Narita damaged the nerves in his left calf bone, resulting in paralysis in his left knee after an accident during a trampoline training session for snowboard in 2013.

He tried Para athletics in 2015.

But his love for winter sports rekindled, especially since his older brother and sister are also snowboarders who represented Japan during the Turin 2006 Olympic Games.

So last year, he searched “Paralympic” and “snowboard-cross” on the internet and found the sport did exist.

“I thought ‘Oh really?’ I can compete at the Paralympics? And there is a snowboard-cross division?’ So I said yeah I want to try,” Narita said.

His first ever World Para Snowboard competition was last November at the Europa Cup in Landgraaf, the Netherlands, followed by two World Cups all in banked slalom; he just missed the podium all three times.

Late January, however, the 23-year-old got his break when he won all three snowboard-cross races at the NorAm and World Cups in Lake Tahoe, California, USA.

Narita admitted snowboard-cross is more his discipline. But he fell down during one of his heats and was knocked out of medal contention for Big White 2017.

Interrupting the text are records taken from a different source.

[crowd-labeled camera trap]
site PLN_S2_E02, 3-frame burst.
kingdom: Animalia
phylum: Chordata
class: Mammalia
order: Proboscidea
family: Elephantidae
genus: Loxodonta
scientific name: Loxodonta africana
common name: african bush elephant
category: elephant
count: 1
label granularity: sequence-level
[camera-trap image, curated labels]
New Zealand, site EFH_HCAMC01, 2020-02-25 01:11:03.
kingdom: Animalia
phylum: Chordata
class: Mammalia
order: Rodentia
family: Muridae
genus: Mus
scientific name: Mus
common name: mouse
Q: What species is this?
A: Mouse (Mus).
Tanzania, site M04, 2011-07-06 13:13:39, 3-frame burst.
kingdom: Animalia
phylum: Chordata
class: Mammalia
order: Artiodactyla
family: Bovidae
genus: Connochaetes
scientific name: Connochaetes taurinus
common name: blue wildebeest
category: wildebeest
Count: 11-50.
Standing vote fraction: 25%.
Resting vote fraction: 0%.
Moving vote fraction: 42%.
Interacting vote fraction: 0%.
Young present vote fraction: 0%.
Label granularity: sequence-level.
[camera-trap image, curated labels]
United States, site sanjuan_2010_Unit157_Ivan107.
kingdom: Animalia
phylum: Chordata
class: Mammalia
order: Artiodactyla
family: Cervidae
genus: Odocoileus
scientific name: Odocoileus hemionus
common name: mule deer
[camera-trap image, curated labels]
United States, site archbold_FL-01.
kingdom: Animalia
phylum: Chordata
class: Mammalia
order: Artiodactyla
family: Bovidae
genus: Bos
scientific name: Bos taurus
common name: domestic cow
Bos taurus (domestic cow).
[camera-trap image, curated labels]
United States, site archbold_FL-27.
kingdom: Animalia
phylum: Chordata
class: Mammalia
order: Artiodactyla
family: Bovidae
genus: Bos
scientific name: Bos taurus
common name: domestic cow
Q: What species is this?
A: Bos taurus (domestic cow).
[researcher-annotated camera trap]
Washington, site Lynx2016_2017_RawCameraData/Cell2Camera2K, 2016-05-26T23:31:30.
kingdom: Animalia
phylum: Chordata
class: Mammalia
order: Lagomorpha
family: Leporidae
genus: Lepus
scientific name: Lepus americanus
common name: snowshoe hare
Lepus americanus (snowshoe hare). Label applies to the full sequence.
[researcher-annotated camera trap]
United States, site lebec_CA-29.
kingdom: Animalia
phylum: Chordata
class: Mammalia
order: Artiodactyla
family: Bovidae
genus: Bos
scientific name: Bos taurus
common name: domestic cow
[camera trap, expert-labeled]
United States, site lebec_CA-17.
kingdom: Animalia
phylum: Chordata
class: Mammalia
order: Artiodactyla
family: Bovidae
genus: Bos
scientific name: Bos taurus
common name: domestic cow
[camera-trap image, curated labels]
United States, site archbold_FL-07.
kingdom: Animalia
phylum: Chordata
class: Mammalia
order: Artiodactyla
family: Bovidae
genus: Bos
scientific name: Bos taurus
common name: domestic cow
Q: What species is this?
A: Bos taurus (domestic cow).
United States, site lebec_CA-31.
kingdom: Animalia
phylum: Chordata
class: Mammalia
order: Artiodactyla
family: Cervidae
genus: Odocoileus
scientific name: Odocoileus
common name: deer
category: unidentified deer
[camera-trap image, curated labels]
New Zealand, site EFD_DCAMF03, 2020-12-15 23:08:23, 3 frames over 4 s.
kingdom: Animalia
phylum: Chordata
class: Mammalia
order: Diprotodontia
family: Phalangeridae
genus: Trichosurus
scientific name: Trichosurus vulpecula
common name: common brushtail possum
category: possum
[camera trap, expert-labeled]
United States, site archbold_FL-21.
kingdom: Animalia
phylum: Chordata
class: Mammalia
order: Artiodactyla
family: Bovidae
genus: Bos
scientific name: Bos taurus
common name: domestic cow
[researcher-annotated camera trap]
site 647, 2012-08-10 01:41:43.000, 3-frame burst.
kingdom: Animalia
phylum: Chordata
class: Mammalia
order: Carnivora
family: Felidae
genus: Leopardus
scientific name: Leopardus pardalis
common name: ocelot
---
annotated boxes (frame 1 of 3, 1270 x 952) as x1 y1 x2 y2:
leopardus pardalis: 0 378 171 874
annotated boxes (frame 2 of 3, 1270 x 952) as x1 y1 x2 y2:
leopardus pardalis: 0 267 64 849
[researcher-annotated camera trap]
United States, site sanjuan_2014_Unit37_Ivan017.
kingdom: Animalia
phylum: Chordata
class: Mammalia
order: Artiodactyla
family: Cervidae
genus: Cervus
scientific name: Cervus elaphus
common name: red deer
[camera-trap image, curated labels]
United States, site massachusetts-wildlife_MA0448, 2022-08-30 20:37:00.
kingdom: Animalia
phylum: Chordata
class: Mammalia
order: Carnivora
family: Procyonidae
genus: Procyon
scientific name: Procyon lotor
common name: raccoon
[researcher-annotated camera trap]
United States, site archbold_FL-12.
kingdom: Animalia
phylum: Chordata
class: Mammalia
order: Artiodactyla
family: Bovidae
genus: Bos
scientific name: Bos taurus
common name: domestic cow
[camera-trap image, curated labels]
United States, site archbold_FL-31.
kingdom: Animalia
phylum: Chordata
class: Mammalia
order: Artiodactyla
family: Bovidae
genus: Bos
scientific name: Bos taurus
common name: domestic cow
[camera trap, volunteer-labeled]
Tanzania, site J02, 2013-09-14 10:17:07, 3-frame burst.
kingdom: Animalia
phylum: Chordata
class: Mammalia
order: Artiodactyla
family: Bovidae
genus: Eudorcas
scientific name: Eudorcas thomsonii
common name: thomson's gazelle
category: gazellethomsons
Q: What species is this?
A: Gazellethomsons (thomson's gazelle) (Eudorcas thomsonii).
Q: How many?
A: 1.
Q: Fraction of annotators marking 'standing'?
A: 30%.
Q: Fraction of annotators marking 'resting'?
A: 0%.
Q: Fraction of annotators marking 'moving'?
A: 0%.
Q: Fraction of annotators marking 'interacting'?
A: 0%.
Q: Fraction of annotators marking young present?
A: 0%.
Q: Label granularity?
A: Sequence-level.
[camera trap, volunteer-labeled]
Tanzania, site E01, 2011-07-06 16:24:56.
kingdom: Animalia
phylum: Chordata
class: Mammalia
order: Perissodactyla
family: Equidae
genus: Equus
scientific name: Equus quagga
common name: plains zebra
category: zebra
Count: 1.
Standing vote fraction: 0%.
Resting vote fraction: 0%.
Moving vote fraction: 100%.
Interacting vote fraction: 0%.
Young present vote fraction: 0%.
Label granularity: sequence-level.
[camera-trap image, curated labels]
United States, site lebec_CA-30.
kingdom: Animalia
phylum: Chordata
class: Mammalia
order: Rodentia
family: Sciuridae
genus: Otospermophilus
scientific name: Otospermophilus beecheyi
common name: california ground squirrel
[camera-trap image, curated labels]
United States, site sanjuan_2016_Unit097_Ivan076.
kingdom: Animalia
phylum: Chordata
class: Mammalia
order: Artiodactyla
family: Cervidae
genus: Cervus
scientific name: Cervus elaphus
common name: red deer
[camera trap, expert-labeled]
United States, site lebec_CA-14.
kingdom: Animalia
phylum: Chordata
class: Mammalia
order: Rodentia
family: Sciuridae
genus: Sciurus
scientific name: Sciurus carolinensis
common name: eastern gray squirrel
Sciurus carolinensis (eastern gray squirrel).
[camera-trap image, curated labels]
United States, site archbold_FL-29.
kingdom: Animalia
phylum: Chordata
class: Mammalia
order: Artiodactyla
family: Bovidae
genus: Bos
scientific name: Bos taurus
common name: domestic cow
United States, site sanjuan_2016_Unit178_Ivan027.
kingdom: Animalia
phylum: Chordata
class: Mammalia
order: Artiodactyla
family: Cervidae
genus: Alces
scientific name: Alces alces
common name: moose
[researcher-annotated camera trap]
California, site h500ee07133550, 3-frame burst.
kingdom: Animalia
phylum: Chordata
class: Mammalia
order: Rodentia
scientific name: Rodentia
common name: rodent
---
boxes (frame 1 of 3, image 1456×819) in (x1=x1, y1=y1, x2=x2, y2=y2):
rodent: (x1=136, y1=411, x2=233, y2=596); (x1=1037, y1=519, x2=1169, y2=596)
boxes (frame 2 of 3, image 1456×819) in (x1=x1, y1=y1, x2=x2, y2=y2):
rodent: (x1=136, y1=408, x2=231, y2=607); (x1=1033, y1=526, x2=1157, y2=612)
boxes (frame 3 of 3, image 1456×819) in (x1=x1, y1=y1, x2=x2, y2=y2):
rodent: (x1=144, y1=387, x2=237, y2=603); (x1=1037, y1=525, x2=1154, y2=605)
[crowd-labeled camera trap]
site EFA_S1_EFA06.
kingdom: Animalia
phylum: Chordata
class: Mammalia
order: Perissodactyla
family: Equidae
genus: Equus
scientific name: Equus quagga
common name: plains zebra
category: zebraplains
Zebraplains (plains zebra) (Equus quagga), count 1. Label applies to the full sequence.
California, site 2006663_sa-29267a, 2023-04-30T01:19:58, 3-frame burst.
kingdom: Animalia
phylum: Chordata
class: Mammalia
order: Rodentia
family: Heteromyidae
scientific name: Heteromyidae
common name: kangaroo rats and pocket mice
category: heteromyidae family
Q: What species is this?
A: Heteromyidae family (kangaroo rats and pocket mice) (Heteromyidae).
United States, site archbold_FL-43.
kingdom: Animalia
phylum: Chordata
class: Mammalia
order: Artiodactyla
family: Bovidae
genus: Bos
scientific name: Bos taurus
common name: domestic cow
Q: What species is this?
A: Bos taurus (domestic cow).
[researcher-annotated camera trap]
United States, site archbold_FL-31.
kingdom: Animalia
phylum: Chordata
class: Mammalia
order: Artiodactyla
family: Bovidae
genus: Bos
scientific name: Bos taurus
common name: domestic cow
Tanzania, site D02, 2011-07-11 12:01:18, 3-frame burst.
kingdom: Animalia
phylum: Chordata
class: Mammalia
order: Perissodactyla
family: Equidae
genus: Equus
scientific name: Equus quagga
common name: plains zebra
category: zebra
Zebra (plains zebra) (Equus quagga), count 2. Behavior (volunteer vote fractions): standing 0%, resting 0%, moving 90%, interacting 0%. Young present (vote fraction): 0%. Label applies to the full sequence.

Come the banked slalom, he said he was not expecting a medal because of his results from Landgraaf. But when he finished his last run and went over to check his time, another athlete told him he was in third place.

“Third place?” he repeated with a stunned look.

His time of 1:08.40 knocked off the USA’s Evan Strong, the reigning Worlds silver medallist.

More riders still needed to finish their runs, but the top three were pretty much decided.

With a giant smile, he stood next to Finland’s Matti Suur-Hamari and Great Britain’s Owen Pick, the respective gold and silver medallists, at the bottom of the course, waiting to officially celebrate his first ever Worlds medal.

“I like snowboard-cross and I didn’t really like banked slalom because it’s too tight,” Narita said. “But now I got third place, and I was really surprised, and I’m really happy to get this podium.”

Complete results from the 2017 World Para Snowboard Championships can be found at BigWhite2017.com.